Written By: Greg Johnson
FARMINGTON HILLS – In September Kimberly Dinh of Midland was the first Golf Association of Michigan (GAM) member to win the U.S. Women’s Mid-Amateur Championship, and 10 days ago her golf club, Midland Country Club, hosted a special celebration of that accomplishment.
“I’m still searching for perspective,” she said that night surrounded by friends and family at her club. “I mean, I exceeded all expectations and that happens so rarely in golf.”
The national championship put her far and away on top of the 2023 GAM Points List and Dinh has been named the GAM Women’s Player of the Year for the third consecutive year, Ken Hartmann senior director of competitions and USGA services, announced today.
Player of the Year point totals can be found on a pull down from the PLAY tab at GAM.org. Later this week the Men’s Player of the Year will be announced and over the next few weeks the GAM will announce more Players of the Year in gender and age categories. The GAM Players of the Year are presented by Carl’s Golfland.
“Winning the U.S. Mid-Am made it an incredible season, but winning Player of the Year again is a nice cherry on top,” she said. “I’m so grateful for the opportunities I do get to compete. The competition I face in our Michigan tournaments pushes me, keeps me working on my game.”
Dinh, 31 and an associate research scientist at DOW Chemical, rallied from a 3-down deficit by winning six of the final seven holes to claim the 36th U.S. Women’s Mid-Amateur Championship on the North Course at Stonewall in Elverson, Pa.
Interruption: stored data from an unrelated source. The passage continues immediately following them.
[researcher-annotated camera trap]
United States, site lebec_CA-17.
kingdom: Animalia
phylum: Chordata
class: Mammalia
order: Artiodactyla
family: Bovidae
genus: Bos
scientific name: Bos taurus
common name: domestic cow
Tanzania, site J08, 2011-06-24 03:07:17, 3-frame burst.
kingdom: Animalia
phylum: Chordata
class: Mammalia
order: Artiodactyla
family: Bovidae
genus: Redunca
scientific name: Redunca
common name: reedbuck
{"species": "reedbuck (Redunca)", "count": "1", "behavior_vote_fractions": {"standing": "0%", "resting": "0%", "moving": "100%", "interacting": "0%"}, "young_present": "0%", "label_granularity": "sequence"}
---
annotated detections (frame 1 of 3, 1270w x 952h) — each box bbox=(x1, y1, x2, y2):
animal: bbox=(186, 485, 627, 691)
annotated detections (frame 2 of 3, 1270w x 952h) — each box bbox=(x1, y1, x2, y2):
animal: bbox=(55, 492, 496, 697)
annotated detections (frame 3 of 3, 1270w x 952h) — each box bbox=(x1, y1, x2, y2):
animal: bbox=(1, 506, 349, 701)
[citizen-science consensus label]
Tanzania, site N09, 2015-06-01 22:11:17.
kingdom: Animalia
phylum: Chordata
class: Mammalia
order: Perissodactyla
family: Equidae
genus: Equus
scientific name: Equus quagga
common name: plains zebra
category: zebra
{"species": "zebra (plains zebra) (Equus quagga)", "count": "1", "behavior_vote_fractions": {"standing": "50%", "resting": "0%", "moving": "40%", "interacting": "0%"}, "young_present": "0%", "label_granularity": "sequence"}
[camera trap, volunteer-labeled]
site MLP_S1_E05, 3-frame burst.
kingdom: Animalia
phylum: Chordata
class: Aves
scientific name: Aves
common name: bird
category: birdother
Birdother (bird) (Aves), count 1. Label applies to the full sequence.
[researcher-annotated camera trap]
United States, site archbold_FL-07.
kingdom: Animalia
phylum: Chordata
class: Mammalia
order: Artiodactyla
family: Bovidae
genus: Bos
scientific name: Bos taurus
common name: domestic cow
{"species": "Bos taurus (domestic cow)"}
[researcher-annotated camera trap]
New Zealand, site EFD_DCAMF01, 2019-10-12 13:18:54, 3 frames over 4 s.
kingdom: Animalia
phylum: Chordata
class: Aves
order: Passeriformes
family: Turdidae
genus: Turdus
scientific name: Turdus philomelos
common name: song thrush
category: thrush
She beat Kelsey Chugg of Salt Lake City, Utah, the 2017 champion, 2-up in the title match.
That win, another win in the GAM Mid-Amateur Championship and a semifinal appearance in the Michigan Women’s Amateur Championship helped her build 1,090 Player of the Year points.
Chelsea Collura of Wyandotte, a member at West Shore Golf & Country Club, was a local qualifier medalist for the U.S. Women’s Mid-Amateur and winner of the GAM Women’s Tournament of Champions. She finished second with 635 points.
Anika Dy of Traverse City, a former University of Michigan golfer who played in the U.S. Women’s Amateur, GAM Women’s Champion and Oakland University golfer Bridget Boczar of Canton and Michigan Women’s Amateur Champion Katie Chipman of Canton rounded out the top five.
Dinh, who played collegiate golf at the University of Wisconsin, then played club golf as she made her way through the Massachusetts Institute of Technology, said she didn’t expect the level of success she has reached in golf.
“I knew golf would always be a part of my life but I didn’t think I would compete as much as I have,” she said. “One of the reasons I still compete is because during college I got a lot better and really learned to appreciate that when I put a lot of effort into it, I can improve so much. After MIT and back home working, I kind of just gave competitive golf another shot and it was so much fun. I kept competing and steadily getting better. It has all been so rewarding.”
Dinh, who started the year recovering from a snow skiing injured foot, called the summer of 2023 a parade of highlights. In addition to her state and national titles, she partnered with fellow GAM member Jasmine Ly, a University of Northern Illinois golfer, to make the cut in the LPGA’s Dow Great Lakes Bay Invitational, an annual LPGA team event at Midland Country Club.
“That was a huge thrill to make the cut with Jasmine in my hometown and at my club,” she said. “It was an incredible year and the crazy thing is next year promises to be incredible, too.”
In addition to winning the Mildred Gardineer Prunaret Trophy at the U.S. Women’s Mid-Amateur, Dinh also collected exemptions into the next 10 U.S. Women’s Mid-Amateur Championships, exemptions into the 2024 and 2025 U.S. Women’s Amateur Championships and an exemption into the 2024 U.S. Women’s Open Championship.
“I’m crossing off bucket list items now,” she said.
Hartmann, who attended the reception at Midland Country Club, said Dinh’s win in the U.S. Women’s Mid-Amateur was impressive on multiple levels.
“I’m not surprised at how well she had done state-wide, but the national championship, especially coming off an injury at the start of the season, playing against great players from around the world, that’s really an impressive accomplishment,” he said. “She understands the game so well and has a great short game. Like she said, you are not drawing a picture on the scorecard, just a number, and it isn’t always how you do it, but how many. She is strong mentally, doesn’t focus on bad shots and it sounds like she utilizes every minute of the day to find a way to be better.”